Estudo mostra que 76% das pessoas dessa faixa de renda não abrem mão de manter padrão de consumo

Depois de transpor à barreira da exclusão social, a classe C foi às compras, gostou da experiência e assumiu definitivamente seu lado consumista de ser. A ascensão social foi alimentada nos últimos três anos pelo aumento de renda e a abundância de crédito. Apesar da crise, a nova classe média - como passou a ser chamada esta parcela da pirâmide social brasileira -, se recusa a abrir mão das conquistas materiais nesse período. A constatação é de pesquisa do Ibope Inteligência e da agência Nova S/B, que juntos saíram em campo para desvendar os mistérios da classe C no levantamento "Projeto + 100".

A hipótese de que a classe C é um monolito não se confirmou. Ao contrário. A pesquisa constatou que, apesar de compartilharem o mesmo estrato social, estes consumidores têm comportamentos e perfis de consumo diferenciados. São três os tipos de consumidores detectados no estudo: o consumista, o planejador e o retraído. Os dois primeiros não abrem mão das compras e são a grande maioria da classe C no Brasil. Eles somam 23,1 milhões de pessoas e representam 76% dos consumidores homens e mulheres, de 18 a 64 anos, dessa classe, cuja renda média familiar varia de mil reais a R$2.500. Já os retraídos são uma parcela bem menor: 24%.

Ousadia, vaidade e ambição são algumas das características do consumista, que costuma gastar por impulso e para quem o ato de compra é uma constante fonte de prazer. O planejador, por sua vez, não é facilmente influenciável, além de mais discreto e cauteloso. A relação custo-benefício está presente nas escolhas que faz. O retraído não está nem aí para símbolos de status e moda.

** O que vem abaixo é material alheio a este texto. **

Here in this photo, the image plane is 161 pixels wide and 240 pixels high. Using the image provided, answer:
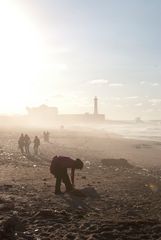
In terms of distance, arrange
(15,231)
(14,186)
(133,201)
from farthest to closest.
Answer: (14,186) → (133,201) → (15,231)

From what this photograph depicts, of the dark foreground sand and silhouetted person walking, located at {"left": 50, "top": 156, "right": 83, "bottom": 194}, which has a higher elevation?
silhouetted person walking, located at {"left": 50, "top": 156, "right": 83, "bottom": 194}

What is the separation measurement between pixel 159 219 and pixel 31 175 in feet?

Só pensa em preço. Seus hábitos de consumo são considerados conservadores.

Pesquisado recebeu R$300 em 3 meses

Depois de entrevistar 500 pessoas em 11 cidades brasileiras, a pesquisa acompanhou por três meses, de setembro a novembro últimos, 31 famílias, entre Rio, São Paulo, Recife e Porto Alegre. A sondagem começou a ser feita exatamente quando a crise global se agravou, em setembro, com o colapso do gigante bancário americano Lehman Brothers, e foi concluída, em novembro, quando o Brasil já começava a registrar as primeiras vítimas da turbulência.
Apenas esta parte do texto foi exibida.